3.   Le rôle et les fonctions de l’administrateur temporaire sont précisés par l’autorité compétente au moment de la nomination et peuvent consister notamment à déterminer la position financière de l’établissement, à gérer les activités ou une partie des activités de celui‑ci en vue de préserver ou de rétablir sa position financière et à prendre des mesures pour rétablir la gestion saine et prudente des activités de l’établissement. L’autorité compétente précise toute limite au rôle et aux
fonctions de l’administrateur temporaire au moment de la nomination.

[...]

6.   L’autorité compétente peut exiger d’un administrateur temporaire qu’il élabore, à des intervalles fixés par celle-ci et à la fin de son mandat, des rapports sur la position financière de l’établissement et sur les mesures qu’il a prises depuis sa nomination.

[...] »

13 Sous le titre IV de la directive 2014/59, intitulé « Résolution », figure notamment les articles 31 et 32 de celle-ci.

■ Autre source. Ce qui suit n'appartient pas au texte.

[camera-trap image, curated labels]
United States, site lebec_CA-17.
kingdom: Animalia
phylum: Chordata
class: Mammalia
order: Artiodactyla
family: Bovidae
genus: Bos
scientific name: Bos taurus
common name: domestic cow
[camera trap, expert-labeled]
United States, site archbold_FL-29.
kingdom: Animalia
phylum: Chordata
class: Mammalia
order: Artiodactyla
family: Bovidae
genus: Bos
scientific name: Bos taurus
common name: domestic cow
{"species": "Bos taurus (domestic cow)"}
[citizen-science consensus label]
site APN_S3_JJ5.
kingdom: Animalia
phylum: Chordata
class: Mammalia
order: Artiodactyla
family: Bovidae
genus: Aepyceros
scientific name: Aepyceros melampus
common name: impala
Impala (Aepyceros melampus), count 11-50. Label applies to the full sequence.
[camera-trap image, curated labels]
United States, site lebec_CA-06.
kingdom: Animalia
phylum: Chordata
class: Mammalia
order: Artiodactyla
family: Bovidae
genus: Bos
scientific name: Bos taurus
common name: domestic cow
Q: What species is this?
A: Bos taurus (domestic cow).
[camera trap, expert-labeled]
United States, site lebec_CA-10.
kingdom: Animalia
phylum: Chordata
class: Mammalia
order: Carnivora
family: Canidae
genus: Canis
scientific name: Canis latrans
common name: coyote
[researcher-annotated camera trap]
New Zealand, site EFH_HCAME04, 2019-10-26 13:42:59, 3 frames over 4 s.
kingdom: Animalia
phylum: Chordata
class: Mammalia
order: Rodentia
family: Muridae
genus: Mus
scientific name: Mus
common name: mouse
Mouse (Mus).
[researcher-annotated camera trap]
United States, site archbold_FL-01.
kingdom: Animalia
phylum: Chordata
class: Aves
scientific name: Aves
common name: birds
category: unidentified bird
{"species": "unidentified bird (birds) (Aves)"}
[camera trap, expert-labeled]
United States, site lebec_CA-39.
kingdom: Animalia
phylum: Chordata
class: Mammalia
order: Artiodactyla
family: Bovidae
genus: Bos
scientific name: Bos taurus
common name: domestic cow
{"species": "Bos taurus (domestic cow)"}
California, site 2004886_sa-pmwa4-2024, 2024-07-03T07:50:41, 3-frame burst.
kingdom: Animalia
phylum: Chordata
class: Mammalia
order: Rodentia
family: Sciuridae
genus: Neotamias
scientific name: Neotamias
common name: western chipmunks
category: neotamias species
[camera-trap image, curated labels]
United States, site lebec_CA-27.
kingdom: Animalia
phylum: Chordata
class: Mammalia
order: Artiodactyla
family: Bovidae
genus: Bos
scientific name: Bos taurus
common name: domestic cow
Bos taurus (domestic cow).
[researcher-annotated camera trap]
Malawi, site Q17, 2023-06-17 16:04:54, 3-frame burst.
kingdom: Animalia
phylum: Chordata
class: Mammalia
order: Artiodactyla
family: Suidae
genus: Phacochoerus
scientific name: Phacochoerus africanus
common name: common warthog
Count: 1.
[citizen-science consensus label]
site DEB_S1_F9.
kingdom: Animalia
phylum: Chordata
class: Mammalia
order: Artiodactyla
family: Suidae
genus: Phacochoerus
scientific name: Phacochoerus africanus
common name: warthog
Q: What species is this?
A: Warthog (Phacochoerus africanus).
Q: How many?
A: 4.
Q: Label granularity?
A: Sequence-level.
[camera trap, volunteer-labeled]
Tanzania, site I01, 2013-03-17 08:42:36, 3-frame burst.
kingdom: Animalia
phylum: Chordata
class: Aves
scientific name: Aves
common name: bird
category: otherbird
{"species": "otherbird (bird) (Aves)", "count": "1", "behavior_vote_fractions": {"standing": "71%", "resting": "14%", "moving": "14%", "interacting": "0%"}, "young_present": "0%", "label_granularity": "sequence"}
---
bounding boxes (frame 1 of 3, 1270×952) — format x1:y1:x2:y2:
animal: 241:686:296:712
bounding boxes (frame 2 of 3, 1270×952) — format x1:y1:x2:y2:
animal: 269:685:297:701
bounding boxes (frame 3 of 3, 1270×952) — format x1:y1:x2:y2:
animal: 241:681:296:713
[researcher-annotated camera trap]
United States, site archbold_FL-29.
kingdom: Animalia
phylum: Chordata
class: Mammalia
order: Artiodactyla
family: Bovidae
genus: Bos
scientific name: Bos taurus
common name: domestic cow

Cet article 31, intitulé « Objectifs de la résolution », énonce :

« 1.   Lorsqu’elles appliquent les instruments de résolution et exercent les pouvoirs de résolution, les autorités de résolution tiennent compte des objectifs de la résolution et optent pour les instruments et pouvoirs qui permettent le mieux d’atteindre les objectifs correspondant à chaque situation.

2.   Les objectifs de la résolution visés au paragraphe 1 sont les suivants :

a) assurer la continuité des fonctions critiques;

b) éviter les effets négatifs sérieux sur la stabilité financière, notamment en prévenant la contagion, y compris aux infrastructures de marché, et en maintenant la discipline de marché;

c) protéger les ressources de l’État par une réduction maximale du recours aux aides financières publiques exceptionnelles;

d) protéger les déposants couverts par la directive 2014/49/UE ainsi que les investisseurs couverts par la directive 97/9/CE [du Parlement européen et du Conseil, du 3 mars 1997, relative aux systèmes d’indemnisation des investisseurs (JO 1997, L 84, p. 22)] ;

e) protéger les fonds et les actifs des clients.

[...]

3.   Sous réserve de diverses dispositions de la présente directive, les objectifs de la résolution sont d’égale importance, et les autorités de résolution décident de leur juste équilibre en fonction de la nature et des circonstances propres à chaque cas. »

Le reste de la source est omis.